Given request A: Say whether each statement agrees with the blog post on stone and brick houses, answering yes or no and quoting the deciding words from the post. (i) The stone wall shown was photographed at Mont St. Michel, France, in 2008. (ii) The writer's son builds with Legos. (iii) The Voysey house is in Scotland.
Given request B: List every parenthesized caption in the blog post on stone and brick houses.

### Source document

Wednesday, December 2, 2009

Hail The Three Little Pigs


(Stone wall, Mont St. Michel, France, 2008)

A stone or brick house is the ultimate refuge from the Big Bad Wolf: strong, impregnable and protective. I have long felt a powerful love for dwellings fashioned from these elements and for the images and feelings they inspire: a safe haven against the fierce outside world, a tangible evocation of romance and a palpable connection to a long-distant past.

In choosing stones and bricks as our materials, we are able to build houses like my son builds his Legos -- in ceaseless shapes and variations and colors. Whether stacked painstakingly on top of one another according to a precise plan...
(A Voysey house, South Kensington, London, 2008)

...or added onto haphazardly over generations and then abandoned...
(Stone and brick cottage, Scotland, 2007)

the results are the same: a unique monument to individuality which lies in sharp contrast to the increasingly anonymous poured-concrete-and-steel world we live in today.

######
### Records shown

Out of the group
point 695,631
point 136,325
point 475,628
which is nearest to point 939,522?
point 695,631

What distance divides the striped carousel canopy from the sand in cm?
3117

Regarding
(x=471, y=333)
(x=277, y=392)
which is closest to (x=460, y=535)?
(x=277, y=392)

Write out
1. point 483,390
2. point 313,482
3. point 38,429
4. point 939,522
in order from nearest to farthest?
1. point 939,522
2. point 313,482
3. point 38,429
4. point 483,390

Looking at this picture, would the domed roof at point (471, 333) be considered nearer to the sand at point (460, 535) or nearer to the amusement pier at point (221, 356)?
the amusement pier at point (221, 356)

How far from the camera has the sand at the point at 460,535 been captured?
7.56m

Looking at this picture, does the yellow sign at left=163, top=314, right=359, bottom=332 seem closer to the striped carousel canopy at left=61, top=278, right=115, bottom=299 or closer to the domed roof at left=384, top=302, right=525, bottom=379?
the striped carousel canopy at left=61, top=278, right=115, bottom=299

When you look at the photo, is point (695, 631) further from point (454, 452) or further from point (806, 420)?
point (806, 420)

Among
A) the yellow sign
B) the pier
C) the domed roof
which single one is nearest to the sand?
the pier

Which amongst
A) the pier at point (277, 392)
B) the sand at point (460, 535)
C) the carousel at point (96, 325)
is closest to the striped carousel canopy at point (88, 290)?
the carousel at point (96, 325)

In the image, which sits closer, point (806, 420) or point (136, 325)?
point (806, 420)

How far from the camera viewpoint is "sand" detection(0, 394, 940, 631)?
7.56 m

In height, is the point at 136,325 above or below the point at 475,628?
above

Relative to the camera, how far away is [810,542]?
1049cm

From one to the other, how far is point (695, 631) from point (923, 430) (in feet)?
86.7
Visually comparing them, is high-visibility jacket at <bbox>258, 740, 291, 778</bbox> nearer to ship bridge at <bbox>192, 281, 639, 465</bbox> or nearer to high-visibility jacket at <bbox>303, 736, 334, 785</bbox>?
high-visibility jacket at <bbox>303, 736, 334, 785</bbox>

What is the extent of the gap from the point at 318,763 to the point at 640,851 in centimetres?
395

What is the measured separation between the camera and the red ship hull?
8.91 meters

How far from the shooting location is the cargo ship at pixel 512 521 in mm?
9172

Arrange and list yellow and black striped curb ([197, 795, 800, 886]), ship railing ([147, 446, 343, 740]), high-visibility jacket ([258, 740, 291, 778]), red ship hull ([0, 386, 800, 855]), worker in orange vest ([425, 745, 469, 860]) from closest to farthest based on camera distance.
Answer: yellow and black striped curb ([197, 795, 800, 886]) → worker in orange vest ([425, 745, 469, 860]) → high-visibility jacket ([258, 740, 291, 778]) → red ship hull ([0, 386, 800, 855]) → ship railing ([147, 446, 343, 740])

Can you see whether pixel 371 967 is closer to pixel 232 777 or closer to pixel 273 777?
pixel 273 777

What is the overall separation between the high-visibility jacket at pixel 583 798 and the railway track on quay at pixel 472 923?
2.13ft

######

Task answer A:
(i) Yes: "(Stone wall, Mont St. Michel, France, 2008)"
(ii) Yes: "like my son builds his Legos"
(iii) No: "(A Voysey house, South Kensington, London, 2008)"

Task answer B:
(Stone wall, Mont St. Michel, France, 2008)
(A Voysey house, South Kensington, London, 2008)
(Stone and brick cottage, Scotland, 2007)